Stored data:
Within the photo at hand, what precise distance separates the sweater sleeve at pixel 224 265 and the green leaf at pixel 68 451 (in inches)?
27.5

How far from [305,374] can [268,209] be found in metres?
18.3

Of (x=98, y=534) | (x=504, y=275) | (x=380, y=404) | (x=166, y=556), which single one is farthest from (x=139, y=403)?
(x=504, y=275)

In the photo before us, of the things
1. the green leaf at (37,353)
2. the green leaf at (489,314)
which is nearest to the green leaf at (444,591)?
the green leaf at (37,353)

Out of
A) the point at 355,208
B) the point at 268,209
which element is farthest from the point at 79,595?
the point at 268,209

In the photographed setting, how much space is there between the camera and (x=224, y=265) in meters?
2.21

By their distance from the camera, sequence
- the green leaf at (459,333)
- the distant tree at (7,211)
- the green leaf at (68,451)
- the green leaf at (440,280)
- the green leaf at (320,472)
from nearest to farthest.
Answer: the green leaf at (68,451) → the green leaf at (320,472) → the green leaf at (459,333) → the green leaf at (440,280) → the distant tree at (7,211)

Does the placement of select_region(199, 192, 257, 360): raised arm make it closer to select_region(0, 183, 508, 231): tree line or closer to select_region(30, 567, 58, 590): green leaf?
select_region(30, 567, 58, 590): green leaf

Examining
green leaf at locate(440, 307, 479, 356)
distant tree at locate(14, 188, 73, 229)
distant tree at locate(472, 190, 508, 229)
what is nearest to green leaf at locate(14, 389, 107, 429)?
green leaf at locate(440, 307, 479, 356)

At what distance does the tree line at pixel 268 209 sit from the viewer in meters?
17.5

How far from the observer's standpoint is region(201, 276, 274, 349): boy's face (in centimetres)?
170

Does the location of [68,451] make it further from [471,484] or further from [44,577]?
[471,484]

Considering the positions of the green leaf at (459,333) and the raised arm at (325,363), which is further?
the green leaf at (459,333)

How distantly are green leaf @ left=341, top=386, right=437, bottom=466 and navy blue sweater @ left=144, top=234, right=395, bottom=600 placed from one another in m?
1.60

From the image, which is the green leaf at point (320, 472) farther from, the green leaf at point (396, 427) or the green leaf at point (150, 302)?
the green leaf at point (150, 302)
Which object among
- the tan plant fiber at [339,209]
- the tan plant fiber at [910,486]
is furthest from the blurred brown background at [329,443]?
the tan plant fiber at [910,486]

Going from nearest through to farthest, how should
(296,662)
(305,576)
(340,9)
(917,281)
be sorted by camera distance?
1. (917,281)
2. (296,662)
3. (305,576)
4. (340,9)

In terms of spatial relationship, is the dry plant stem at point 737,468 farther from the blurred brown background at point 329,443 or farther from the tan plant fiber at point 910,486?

— YOUR TASK —
Word for word, quote the lines from the line containing "How distantly are" through the end of the material, both included, and nothing else.

— TASK RESULT —
How distantly are green leaf @ left=341, top=386, right=437, bottom=466 and navy blue sweater @ left=144, top=234, right=395, bottom=600 placed from one another in m?
1.60

From the image, which is the green leaf at point (320, 472) farther from, the green leaf at point (396, 427) or the green leaf at point (150, 302)?
the green leaf at point (150, 302)
Which object among
- the tan plant fiber at [339,209]
- the tan plant fiber at [910,486]
is furthest from the blurred brown background at [329,443]?
the tan plant fiber at [910,486]

Going from nearest through to farthest, how should
(296,662)
(305,576)
(340,9)
(917,281)
be sorted by camera distance?
1. (917,281)
2. (296,662)
3. (305,576)
4. (340,9)

In terms of spatial relationship, is the dry plant stem at point 737,468 farther from the blurred brown background at point 329,443 or farther from the tan plant fiber at point 910,486?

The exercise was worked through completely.